I think it is depends on what kind of committer you use for your job and that committer is able to undo the failed job or not. for example
when you using Apache Parquet-formatted output, Spark expects the committer Parquet to be a subclass of ParquetOutputCommitter
. and if you use this committer DirectParquetOutputCommitter
to for example appending data it is not able to undo the job. code
if you use ParquetOutputCommitter
itself you can see that it extends FileOutputCommitter
and overrides commitJob(JobContext jobContext)
method a bit.
THE FOLLOWING CONTENTS ARE COPY/PASTE FROM Hadoop: The Definitive Guide
OutputCommitter API:
The setupJob() method is called before the job is run, and is typically used to perform
initialization. For FileOutputCommitter
, the method creates the final output directory,
${mapreduce.output.fileoutputformat.outputdir}
, and a temporary working space
for task output, _temporary, as a subdirectory underneath it.
If the job succeeds, the commitJob() method is called, which in the default file-based
implementation deletes the temporary working space and creates a hidden empty marker
file in the output directory called _SUCCESS to indicate to filesystem clients that the job
completed successfully.
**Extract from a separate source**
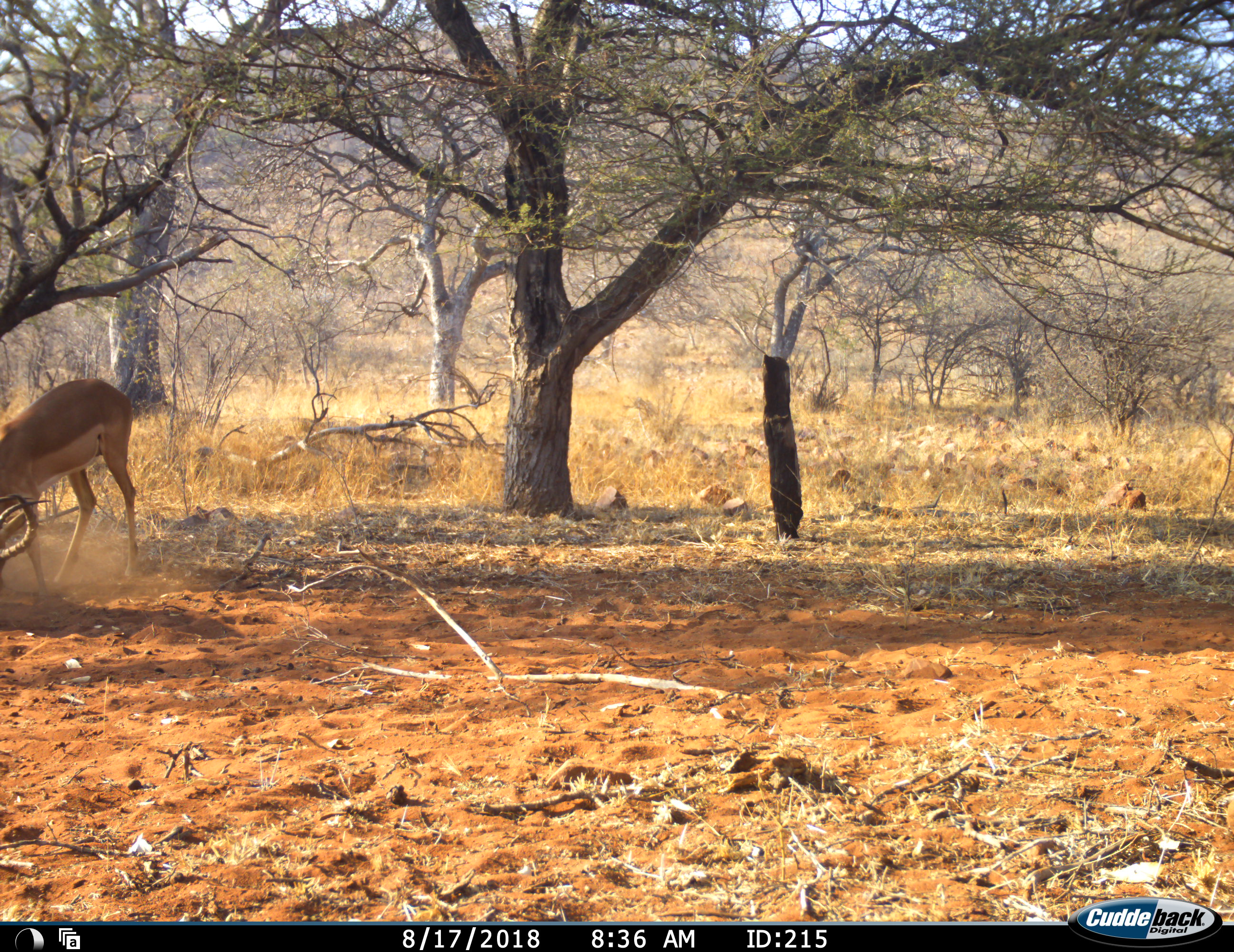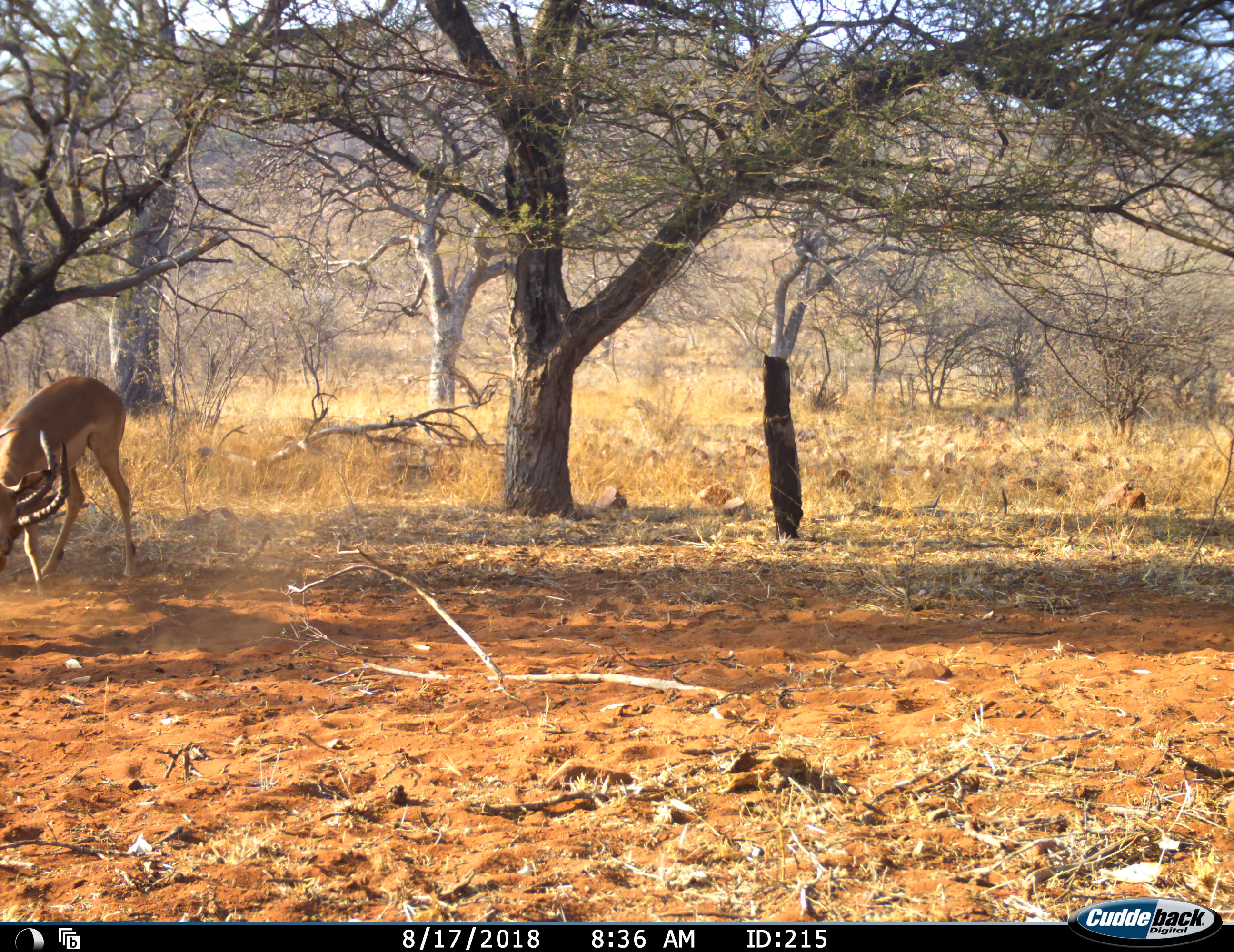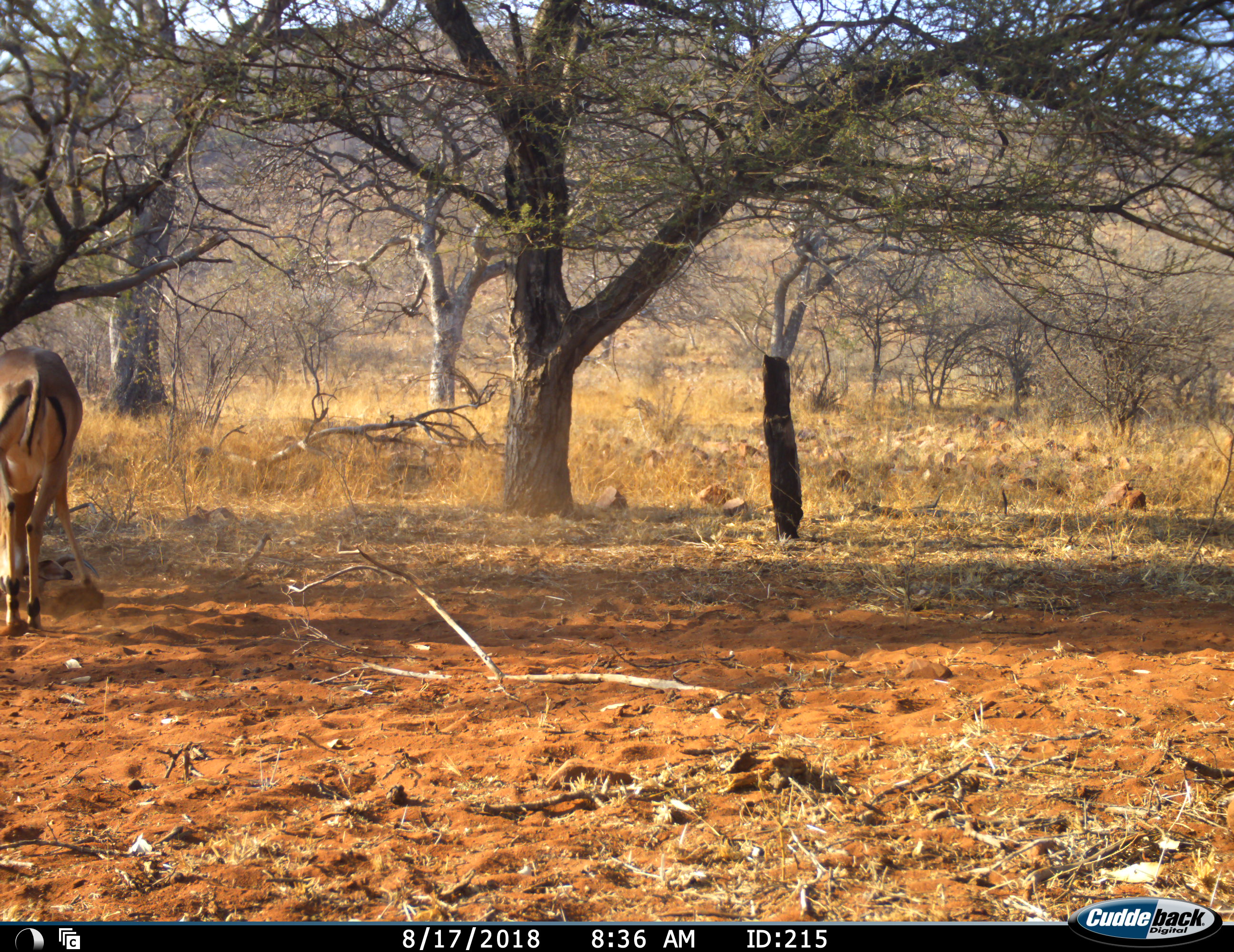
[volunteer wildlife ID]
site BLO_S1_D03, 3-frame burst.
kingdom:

If the job did not succeed, abortJob() is called with a state object
indicating whether the job failed or was killed (by a user, for example). In the default
implementation, this will delete the job’s temporary working space.
The operations are similar at the task level. The setupTask() method is called before the
task is run, and the default implementation doesn’t do anything, because temporary
directories named for task outputs are created when the task outputs are written.
The commit phase for tasks is optional and may be disabled by returning false from
needsTaskCommit(). This saves the framework from having to run the distributed commit
protocol for the task, and neither commitTask()
nor abortTask()
is called.
FileOutputCommitter
will skip the commit phase when no output has been written by a
task.
If a task succeeds, commitTask()
is called, which in the default implementation moves the
temporary task output directory (which has the task attempt ID in its name to avoid
conflicts between task attempts) to the final output path,
${mapreduce.output.fileoutputformat.outputdir}
. Otherwise, the framework calls
abortTask()
, which deletes the temporary task output directory.
The framework ensures that in the event of multiple task attempts for a particular task,
only one will be committed; the others will be aborted. This situation may arise because
the first attempt failed for some reason — in which case, it would be aborted, and a later,
successful attempt would be committed. It can also occur if two task attempts were
running concurrently as speculative duplicates; in this instance, the one that finished first
would be committed, and the other would be aborted.